Al Tayer explained that electrolyzer technology needs to mature, and unit sizes need to increase to 100 MW to 300 MW, compared with the typical 5 MW to 10 MW units deployed today. Such a development would allow for electrolyzer cost reductions of more than 50% and increase the efficiency of the amount of power required to produce a unit of H2 to over 70%. Global hydrogen demand is expected to increase from around 75-85 million metric tons (mMT) in 2020 to around 580 mMT in 2050.
Global studies show that if low-carbon hydrogen is deployed in the most appropriate applications and if global emissions are in line with the 2°C Paris targets, the global market for low-carbon hydrogen and hydrogen-based synthetic fuels could hit $1 trillion by 2050. Among the countries working on this are China, the United States, India, Russia, Brazil, Germany, and South Africa.
Al Tayer highlighted Dubai’s experience in the transition towards renewable and clean energy. DEWA’s total production capacity of clean energy has increased to around 10% of Dubai’s energy mix and will reach 13.3% in phases by the end of 2021 to Q1 of 2022. We work on diversifying the clean energy sources to include photovoltaic solar panels, Concentrated Solar Power (CSP), Green Hydrogen using renewable energy, and pumped-storage hydroelectric power, in addition to studying the use of wind power.

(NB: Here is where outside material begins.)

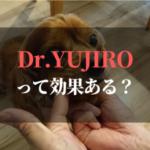 Dr.YUJIROきかない?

The Green Hydrogen project, which has been implemented in collaboration between DEWA, Expo 2020 Dubai, and Siemens Energy at DEWA’s R&D Centre in the Mohammed bin Rashid Al Maktoum Solar Park, is the first of its kind in the Middle East and North Africa to produce hydrogen using solar power. The plant was designed to facilitate future applications and test platforms of different uses for hydrogen, such as energy production, transportation and industrial uses.
“Hopes are high for Green Hydrogen. Thanks to the contributing efforts of our R&D Centre, we believe that green hydrogen production will take the same positive trend as solar power, wind power, and batteries. In our path towards zero carbon emissions, green hydrogen plays a particularly important role in decarbonising the industry, and integrating renewables in the power generation and transportation sector, among other roles. I am sure that organising this cycle of the Gastech in Dubai will add to its successes and achievements over the past years, support the energy sector, enhance sustainability, accelerate the transition towards renewable and clean energy, and find solutions to current and future challenges,” concluded Al Tayer.